## Begin
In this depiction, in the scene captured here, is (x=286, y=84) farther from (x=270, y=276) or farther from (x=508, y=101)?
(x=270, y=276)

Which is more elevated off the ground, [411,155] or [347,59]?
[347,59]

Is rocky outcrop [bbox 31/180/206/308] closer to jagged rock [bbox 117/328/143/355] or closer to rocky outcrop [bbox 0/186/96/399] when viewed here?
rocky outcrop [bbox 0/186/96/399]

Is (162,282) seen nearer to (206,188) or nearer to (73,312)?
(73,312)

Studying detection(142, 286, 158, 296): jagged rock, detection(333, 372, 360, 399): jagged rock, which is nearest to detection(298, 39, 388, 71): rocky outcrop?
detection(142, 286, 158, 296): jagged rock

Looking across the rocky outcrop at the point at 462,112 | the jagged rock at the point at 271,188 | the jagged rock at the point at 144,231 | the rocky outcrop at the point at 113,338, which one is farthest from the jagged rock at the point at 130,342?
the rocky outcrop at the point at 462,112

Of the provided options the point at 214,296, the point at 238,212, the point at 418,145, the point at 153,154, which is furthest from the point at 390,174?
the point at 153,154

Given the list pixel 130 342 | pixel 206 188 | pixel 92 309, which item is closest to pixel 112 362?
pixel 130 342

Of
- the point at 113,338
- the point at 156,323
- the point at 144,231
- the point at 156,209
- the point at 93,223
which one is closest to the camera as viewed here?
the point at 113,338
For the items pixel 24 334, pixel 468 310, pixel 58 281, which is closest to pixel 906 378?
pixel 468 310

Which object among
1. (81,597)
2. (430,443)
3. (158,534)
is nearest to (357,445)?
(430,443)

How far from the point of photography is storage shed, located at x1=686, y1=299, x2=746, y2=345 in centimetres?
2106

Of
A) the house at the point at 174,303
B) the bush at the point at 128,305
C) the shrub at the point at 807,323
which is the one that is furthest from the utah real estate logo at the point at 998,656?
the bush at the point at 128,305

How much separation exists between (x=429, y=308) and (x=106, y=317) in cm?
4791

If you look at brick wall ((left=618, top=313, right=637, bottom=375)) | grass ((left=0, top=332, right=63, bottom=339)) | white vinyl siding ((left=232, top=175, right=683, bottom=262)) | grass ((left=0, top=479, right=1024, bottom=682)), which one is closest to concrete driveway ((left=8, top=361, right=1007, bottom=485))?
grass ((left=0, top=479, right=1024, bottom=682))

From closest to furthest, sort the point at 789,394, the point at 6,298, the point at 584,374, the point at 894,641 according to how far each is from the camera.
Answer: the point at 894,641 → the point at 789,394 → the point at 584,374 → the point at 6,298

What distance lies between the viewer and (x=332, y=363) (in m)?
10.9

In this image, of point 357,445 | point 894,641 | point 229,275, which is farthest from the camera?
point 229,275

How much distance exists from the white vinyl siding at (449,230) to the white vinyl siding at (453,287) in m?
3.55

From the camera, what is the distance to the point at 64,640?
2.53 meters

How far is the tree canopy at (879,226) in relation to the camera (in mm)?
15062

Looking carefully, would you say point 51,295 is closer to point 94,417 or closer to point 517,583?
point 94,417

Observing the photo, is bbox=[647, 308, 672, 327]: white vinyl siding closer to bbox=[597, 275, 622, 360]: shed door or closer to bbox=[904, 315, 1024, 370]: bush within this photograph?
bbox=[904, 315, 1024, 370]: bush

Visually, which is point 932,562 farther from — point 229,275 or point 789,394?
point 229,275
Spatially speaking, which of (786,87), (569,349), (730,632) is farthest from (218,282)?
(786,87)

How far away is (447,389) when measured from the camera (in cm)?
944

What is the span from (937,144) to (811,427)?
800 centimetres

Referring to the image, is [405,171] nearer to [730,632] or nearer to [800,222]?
## End
- [WRITTEN TASK]: Your answer should consist only of the lines from the one with "Observing the photo, is" through the end of the data above, reproduced exactly.

- [THE OUTPUT]:
Observing the photo, is bbox=[647, 308, 672, 327]: white vinyl siding closer to bbox=[597, 275, 622, 360]: shed door or closer to bbox=[904, 315, 1024, 370]: bush within this photograph?
bbox=[904, 315, 1024, 370]: bush

Visually, which is point 932,562 farther from — point 229,275 or point 789,394?
point 229,275
Spatially speaking, which of (786,87), (569,349), (730,632) is farthest from (218,282)?
(786,87)

How far away is (447,389) when measured from the camera (in cm)?
944

What is the span from (937,144) to (811,427)?
800 centimetres

Referring to the image, is [405,171] nearer to [730,632] or nearer to [800,222]?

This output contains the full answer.